- _Trecho do documento_
▼

O fato de Beauvoir ser negligenciada como filósofa não é totalmente alheio ao sexismo. Há uma questão de saber se a sociedade achou demasiado difícil aceitar a realidade de que uma mulher filosofava. E há implicações significativas no fato de termos dado mais importância à sua vida do que à sua obra. Sempre soubemos muito mais sobre a sua vida amorosa do que sobre a sua obra filosófica. Estamos muito mais familiarizados com as imagens da sua escrita do que com as particularidades da sua acuidade e originalidade filosóficas.
Em primeiro lugar, o seu corpus era visto principalmente como ficção, o que a tornou celebrada como escritora. Quando acabou por ser reconhecida como filósofa, ou as dimensões filosóficas do seu trabalho foram notadas, acreditou-que utilizava o jargão existencialista e que era um eco da influência do seu namorado, em vez de ser um compromisso original e sustentado com a história filosófica ocidental. Na realidade, Beauvoir era uma filósofa de pleno direito, e não uma sombra ou um eco das ideias de Sartre.
Uma das razões pelas quais sabemos mais sobre a sua vida do que sobre a sua obra foi o fato de ela ter narrativizado a sua vida numa ficção pseudo-autobiográfica e a ter detalhado assiduamente num livro de memórias em quatro partes. Ela não instrumentalizava sua vida para cultivar a fama e a sua própria mitologia, embora tenha conseguido isso. Ela jogou com a sua vida e com a sua experiência vivida como material textual e filosófico. As suas preocupações literário-filosóficas desempenharam um papel e contribuíram para que os acadêmicos não se envolvessem cuidadosa, sistemática e empaticamente com o seu corpo de trabalho enquanto filosofia.
Como é sabido, Simone rejeitou o manto de filósofa, preferindo Sartre. Insistia que “ele é um filósofo, eu sou uma escritora”. Poderíamos dizer que desafiou as nossas concepções do que é ou deve ser a filosofia. O Segundo Sexo é uma investigação filosófica – uma exploração do que significa ser mulher. E ela estava empenhada numa forma de investigação literário-filosófica como fenomenóloga. Detalhava a sua própria experiência vivida num corpo como filosofia.

▲

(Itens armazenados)
▼

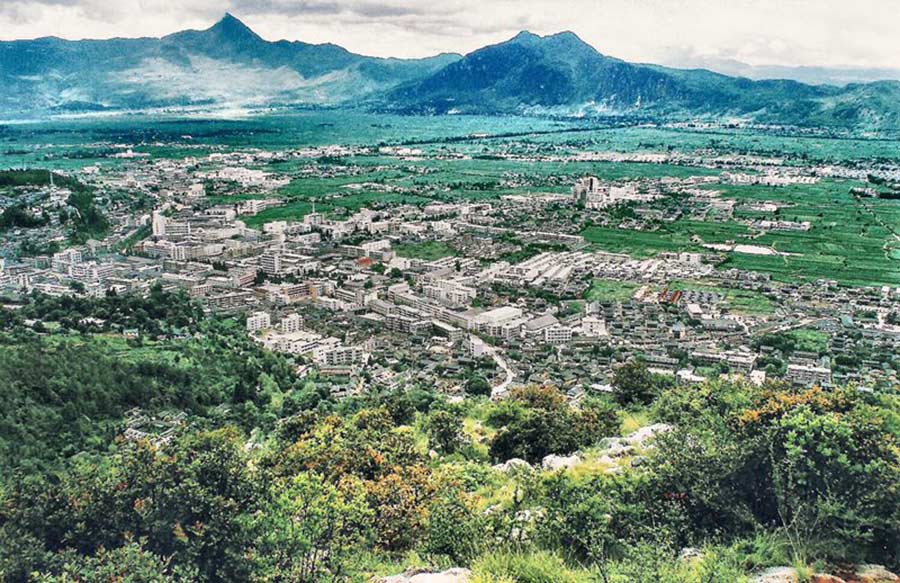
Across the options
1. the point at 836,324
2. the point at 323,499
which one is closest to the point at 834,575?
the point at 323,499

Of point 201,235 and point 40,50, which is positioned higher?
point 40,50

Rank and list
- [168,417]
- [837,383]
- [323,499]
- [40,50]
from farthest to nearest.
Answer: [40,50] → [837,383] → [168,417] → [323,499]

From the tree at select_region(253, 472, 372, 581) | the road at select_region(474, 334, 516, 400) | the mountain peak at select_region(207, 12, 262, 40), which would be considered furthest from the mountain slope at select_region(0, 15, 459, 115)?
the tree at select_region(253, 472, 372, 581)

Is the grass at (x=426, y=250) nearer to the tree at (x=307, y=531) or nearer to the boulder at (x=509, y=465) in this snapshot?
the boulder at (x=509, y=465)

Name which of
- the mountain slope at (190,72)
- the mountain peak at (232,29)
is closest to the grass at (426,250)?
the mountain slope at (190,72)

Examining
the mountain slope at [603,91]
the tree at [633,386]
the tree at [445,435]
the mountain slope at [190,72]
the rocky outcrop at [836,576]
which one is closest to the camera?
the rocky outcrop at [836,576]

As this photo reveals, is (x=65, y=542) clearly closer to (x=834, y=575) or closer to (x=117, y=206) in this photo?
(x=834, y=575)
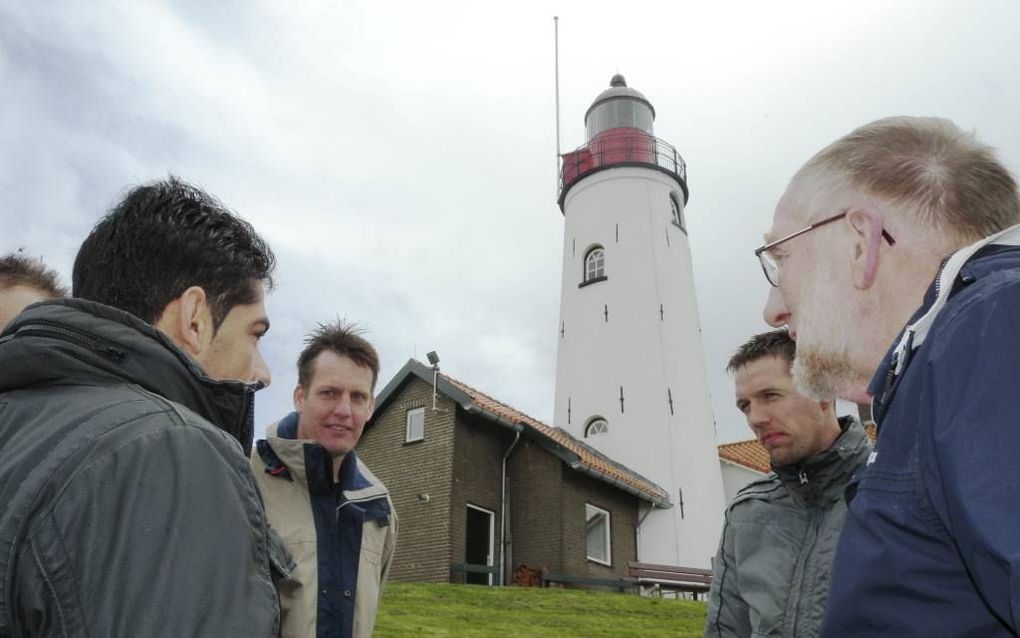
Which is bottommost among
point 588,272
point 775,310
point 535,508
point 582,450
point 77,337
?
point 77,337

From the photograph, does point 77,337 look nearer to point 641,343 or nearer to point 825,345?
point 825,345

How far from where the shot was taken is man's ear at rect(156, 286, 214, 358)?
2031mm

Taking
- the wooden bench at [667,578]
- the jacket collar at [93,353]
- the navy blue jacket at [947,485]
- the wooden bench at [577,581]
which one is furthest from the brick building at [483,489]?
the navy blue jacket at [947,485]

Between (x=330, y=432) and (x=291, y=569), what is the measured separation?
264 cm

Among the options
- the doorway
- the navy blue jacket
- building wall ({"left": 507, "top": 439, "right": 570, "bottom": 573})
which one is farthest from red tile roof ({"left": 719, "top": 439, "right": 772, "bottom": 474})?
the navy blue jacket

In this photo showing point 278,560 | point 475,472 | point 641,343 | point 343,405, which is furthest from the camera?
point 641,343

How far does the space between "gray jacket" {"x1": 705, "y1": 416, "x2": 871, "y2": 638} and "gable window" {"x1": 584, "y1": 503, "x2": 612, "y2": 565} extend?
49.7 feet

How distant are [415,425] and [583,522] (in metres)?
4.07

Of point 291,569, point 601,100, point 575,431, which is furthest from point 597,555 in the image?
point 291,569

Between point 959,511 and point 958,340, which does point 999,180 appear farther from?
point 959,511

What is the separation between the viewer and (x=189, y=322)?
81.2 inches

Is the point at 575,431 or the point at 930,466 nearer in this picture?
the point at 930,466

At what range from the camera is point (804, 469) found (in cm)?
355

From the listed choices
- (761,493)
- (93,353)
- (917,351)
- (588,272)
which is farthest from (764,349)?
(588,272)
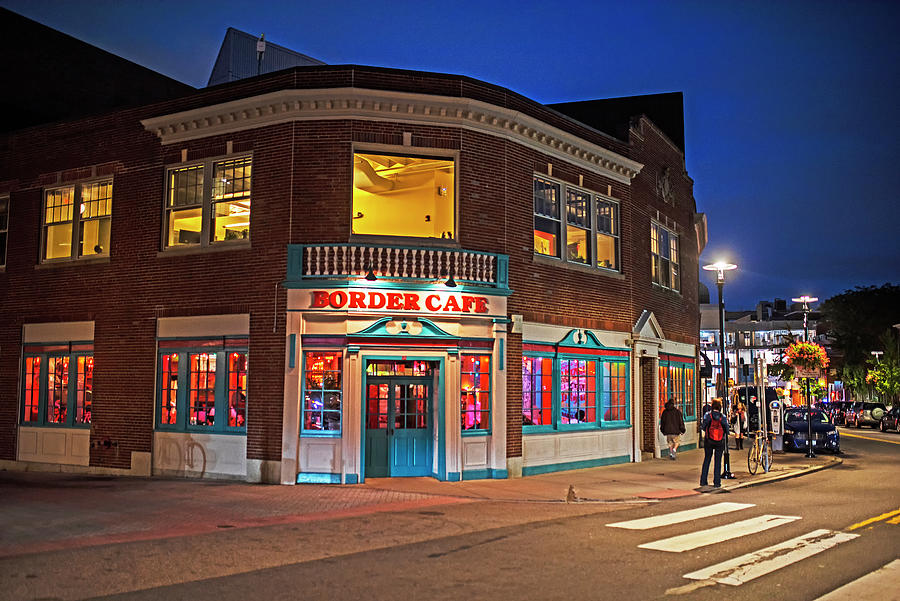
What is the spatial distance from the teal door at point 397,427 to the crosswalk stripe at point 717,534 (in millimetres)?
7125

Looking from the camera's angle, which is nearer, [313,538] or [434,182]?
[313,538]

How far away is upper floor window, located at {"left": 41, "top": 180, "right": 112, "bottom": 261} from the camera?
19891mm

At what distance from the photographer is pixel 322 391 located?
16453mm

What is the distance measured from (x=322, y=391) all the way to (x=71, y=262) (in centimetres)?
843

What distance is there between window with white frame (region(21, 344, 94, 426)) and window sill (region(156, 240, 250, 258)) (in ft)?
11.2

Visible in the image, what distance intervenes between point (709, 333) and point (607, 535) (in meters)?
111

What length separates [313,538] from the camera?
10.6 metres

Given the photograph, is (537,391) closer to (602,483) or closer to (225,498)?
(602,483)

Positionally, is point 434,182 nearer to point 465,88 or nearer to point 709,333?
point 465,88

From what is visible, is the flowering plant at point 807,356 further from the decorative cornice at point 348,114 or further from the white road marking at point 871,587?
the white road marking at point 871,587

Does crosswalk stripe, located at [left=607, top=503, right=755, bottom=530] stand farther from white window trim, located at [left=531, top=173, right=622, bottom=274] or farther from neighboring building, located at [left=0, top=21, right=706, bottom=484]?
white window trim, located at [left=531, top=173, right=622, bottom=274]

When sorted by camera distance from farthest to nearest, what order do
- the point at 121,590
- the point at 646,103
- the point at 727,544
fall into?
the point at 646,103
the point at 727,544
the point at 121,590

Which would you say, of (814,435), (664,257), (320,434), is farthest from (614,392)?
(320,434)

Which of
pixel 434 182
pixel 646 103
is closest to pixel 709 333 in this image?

▲
▼

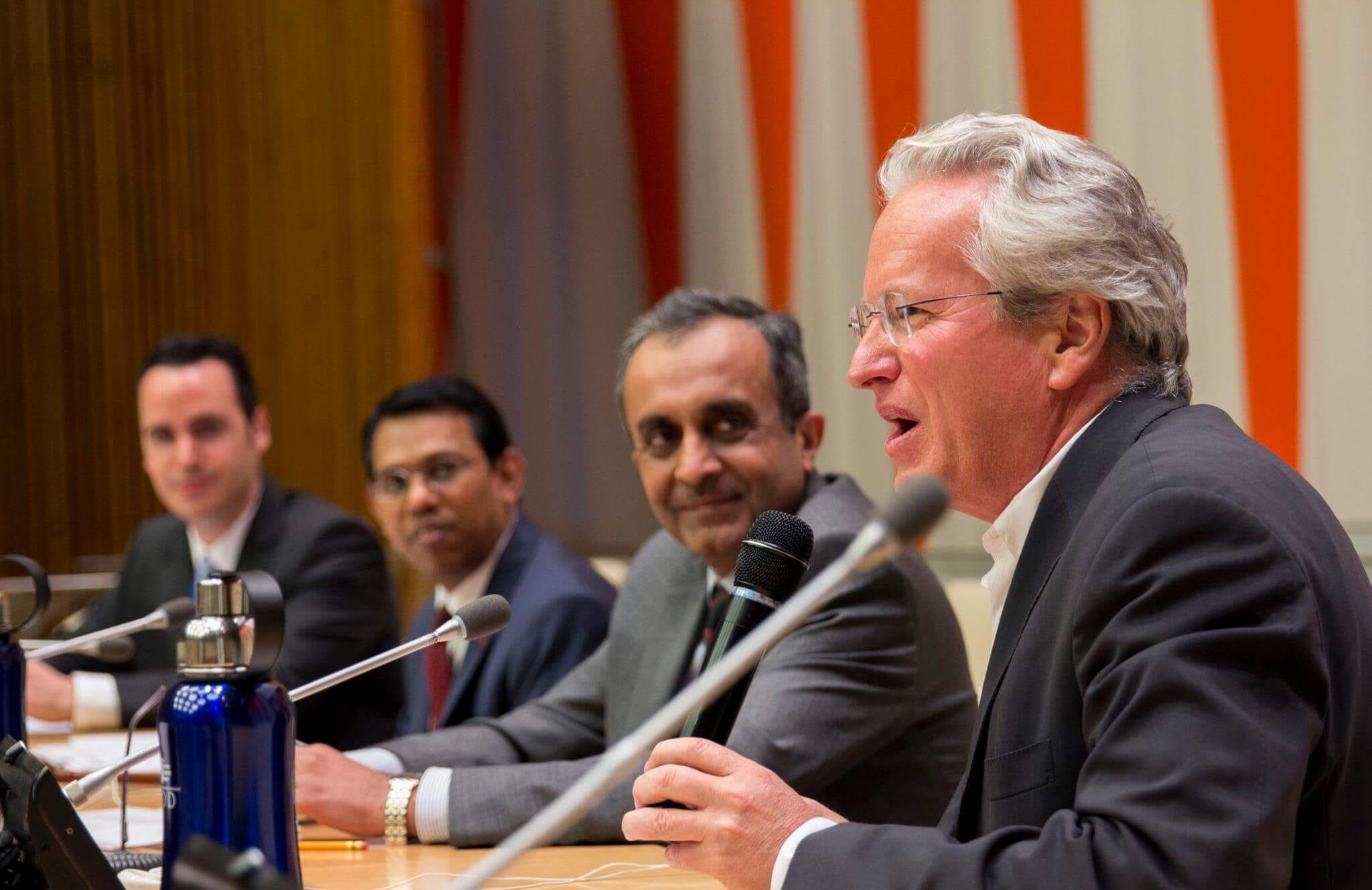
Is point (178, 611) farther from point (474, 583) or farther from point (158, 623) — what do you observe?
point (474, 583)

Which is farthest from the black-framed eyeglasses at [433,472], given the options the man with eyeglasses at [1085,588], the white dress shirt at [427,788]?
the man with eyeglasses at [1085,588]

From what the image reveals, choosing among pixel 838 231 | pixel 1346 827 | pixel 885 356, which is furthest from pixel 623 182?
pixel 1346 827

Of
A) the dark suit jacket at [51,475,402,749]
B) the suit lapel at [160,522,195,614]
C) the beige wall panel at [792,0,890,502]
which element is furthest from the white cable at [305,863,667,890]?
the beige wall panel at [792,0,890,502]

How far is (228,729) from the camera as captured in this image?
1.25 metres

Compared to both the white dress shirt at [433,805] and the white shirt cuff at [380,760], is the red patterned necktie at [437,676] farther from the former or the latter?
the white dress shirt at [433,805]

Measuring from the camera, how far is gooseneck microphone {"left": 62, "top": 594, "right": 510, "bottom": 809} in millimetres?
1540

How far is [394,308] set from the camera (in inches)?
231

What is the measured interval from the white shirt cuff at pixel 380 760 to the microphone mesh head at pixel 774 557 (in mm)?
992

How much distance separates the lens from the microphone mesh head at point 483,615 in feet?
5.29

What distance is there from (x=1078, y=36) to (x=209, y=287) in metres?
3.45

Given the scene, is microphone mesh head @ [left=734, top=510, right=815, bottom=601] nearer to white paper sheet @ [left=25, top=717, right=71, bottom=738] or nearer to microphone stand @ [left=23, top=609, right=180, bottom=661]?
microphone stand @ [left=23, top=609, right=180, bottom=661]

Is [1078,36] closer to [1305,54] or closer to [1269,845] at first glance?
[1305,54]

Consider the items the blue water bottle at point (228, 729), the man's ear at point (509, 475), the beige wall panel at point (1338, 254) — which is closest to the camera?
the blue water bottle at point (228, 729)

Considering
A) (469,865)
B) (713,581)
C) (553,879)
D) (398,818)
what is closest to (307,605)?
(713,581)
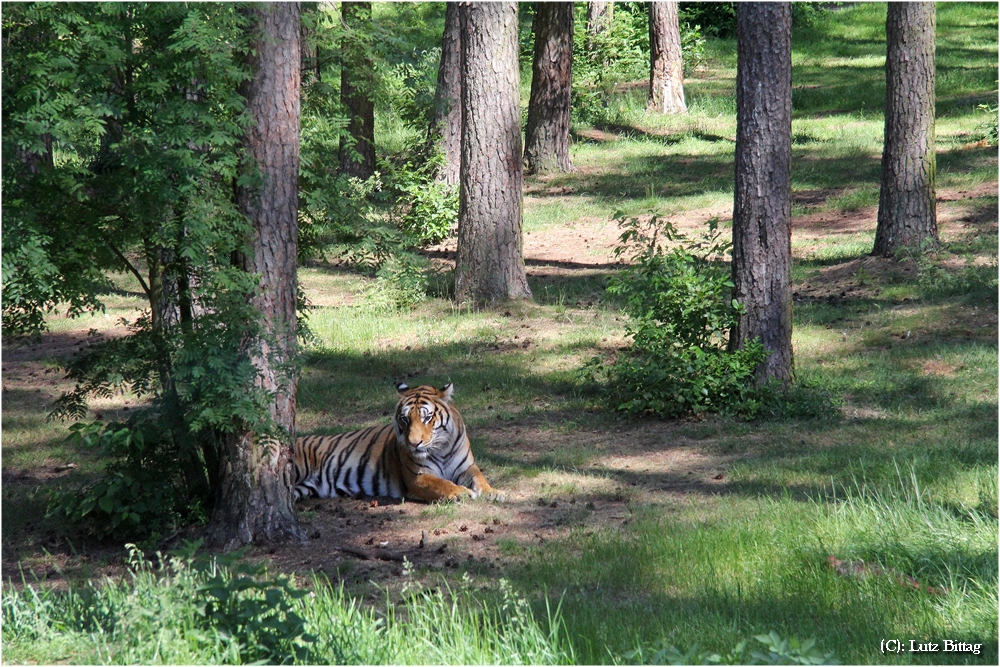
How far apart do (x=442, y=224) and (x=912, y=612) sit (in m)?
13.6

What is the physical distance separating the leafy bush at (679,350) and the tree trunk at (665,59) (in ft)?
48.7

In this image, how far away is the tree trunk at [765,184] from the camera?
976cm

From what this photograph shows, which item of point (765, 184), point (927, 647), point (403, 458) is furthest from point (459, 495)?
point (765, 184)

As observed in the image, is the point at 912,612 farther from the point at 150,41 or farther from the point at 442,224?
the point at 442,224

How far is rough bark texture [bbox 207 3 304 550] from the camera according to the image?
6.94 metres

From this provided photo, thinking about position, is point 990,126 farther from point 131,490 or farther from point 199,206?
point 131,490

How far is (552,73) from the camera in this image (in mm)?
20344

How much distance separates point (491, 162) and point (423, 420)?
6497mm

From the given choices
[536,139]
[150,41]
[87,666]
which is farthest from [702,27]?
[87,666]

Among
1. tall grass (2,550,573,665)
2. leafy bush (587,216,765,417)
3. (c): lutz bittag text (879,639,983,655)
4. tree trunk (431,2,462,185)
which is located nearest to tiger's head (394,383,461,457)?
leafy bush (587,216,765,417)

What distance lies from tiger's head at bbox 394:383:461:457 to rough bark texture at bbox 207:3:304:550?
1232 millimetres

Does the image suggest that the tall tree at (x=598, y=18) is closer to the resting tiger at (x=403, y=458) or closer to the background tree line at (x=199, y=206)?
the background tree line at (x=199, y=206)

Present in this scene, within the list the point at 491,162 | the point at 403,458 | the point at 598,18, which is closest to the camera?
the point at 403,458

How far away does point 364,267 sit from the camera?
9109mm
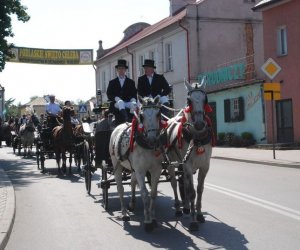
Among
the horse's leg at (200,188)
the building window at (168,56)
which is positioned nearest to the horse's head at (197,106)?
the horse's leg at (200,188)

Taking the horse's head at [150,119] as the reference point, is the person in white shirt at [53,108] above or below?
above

▲
▼

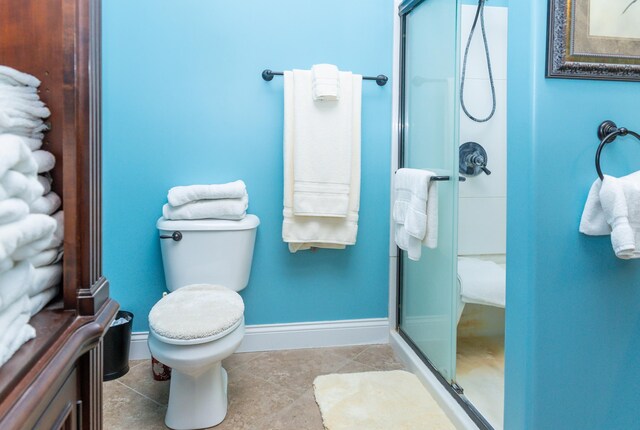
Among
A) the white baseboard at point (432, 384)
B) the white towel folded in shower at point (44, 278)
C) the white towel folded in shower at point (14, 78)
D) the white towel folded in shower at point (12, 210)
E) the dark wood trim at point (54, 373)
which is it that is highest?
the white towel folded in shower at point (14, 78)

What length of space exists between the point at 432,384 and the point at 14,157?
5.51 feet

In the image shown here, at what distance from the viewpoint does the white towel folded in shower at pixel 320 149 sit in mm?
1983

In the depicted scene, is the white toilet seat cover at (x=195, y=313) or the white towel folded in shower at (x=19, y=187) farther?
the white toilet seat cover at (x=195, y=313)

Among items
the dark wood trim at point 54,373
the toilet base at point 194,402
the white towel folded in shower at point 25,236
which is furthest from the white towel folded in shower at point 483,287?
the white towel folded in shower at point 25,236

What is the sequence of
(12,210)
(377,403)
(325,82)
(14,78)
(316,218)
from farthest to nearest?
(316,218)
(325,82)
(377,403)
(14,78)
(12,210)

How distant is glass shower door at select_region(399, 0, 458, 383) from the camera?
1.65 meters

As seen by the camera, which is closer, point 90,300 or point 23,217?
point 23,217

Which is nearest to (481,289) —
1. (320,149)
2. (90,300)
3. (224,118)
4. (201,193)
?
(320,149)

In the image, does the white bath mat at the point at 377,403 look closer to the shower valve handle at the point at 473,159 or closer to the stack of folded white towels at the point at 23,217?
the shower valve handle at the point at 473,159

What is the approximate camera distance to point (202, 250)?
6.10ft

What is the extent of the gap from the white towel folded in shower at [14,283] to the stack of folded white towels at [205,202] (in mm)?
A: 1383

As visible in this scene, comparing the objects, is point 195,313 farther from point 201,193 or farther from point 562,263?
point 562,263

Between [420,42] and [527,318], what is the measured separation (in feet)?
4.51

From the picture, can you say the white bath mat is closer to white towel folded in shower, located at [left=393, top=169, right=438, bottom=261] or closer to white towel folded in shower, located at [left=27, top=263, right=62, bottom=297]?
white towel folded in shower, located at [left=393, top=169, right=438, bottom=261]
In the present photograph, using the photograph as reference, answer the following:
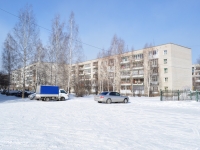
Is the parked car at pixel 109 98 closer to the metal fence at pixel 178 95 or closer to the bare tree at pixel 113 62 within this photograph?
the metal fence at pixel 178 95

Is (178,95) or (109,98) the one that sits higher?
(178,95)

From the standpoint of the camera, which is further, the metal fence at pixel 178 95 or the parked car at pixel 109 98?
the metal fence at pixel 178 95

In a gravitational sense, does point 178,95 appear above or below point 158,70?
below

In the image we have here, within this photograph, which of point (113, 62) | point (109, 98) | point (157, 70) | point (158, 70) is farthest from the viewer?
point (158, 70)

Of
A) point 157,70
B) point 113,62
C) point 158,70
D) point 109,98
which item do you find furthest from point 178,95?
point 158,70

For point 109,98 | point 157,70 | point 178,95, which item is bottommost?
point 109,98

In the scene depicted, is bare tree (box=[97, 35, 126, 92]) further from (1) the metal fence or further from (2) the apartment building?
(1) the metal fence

▲

- _Objetivos_
1: Por favor, transcreva dos registros tudo o que vai da linha que contém "Considering" até a linha que contém "6.94 metres", incluindo as duas, e deixe as imagens de fora da resposta.
2: Prossiga com o texto sobre Simone de Beauvoir a partir do ponto em que ele termina.

- _Respostas por tarefa_
1:
Considering
A) (469,865)
B) (713,581)
C) (553,879)
D) (398,818)
what is closest to (307,605)?
(713,581)
How far apart do (x=442, y=224) and (x=912, y=612) sit (in m)?
13.6

What is the physical distance separating the leafy bush at (679,350) and the tree trunk at (665,59) (in ft)?
48.7

In this image, how far away is the tree trunk at [765,184] from the camera?
976cm

From what this photograph shows, which item of point (765, 184), point (927, 647), point (403, 458) is furthest from point (459, 495)?
point (765, 184)

As observed in the image, is the point at 912,612 farther from the point at 150,41 or farther from the point at 442,224?
the point at 442,224

How far is rough bark texture [bbox 207 3 304 550] from the camera according to the image?
6.94 metres

2:
Em alguns aspectos, não podemos dizer que nos concentramos na sua vida e não na sua filosofia de uma forma simples, porque ela misturava as duas coisas e desafiava as nossas ideias sobre o que era a filosofia. Esta é, evidentemente, também uma dimensão da sua praxis feminista. Ela partilhava os pormenores de uma vida que, na altura, era considerada muito pouco ortodoxa, liberta e inspiradora.
Mais recentemente – e isto coincide com a sua morte, em 1986 – seu trabalho tem sido tratado e reconhecido como filosofia. No início, no final da década de 1980, houve debates nos comentários acadêmicos sobre quem influenciou quem, e houve alguns estudos revisionistas feministas bastante pesados que afirmavam que o pensamento de Beauvoir estava na base do livro O Ser e o Nada, de Sartre, por exemplo.
Atualmente, as coisas são um pouco mais ponderadas. Não é uma questão de saber se ela derivou todas as suas ideias dele ou se ele estava de fato copiando tudo o que ela pensava. Os comentaristas estão finalmente reconhecendo o fato de que a obra de Beauvoir surgiu num meio literário-filosófico específico e que influenciou e foi influenciada por uma série de obras de diferentes pessoas.
Hoje em dia, os estudos de Beauvoir florescem. Ela é enfim reconhecida como filósofa.
Qual foi o contexto político e intelectual em que Simone se preparou para escrever O Segundo Sexono final da década de 1940?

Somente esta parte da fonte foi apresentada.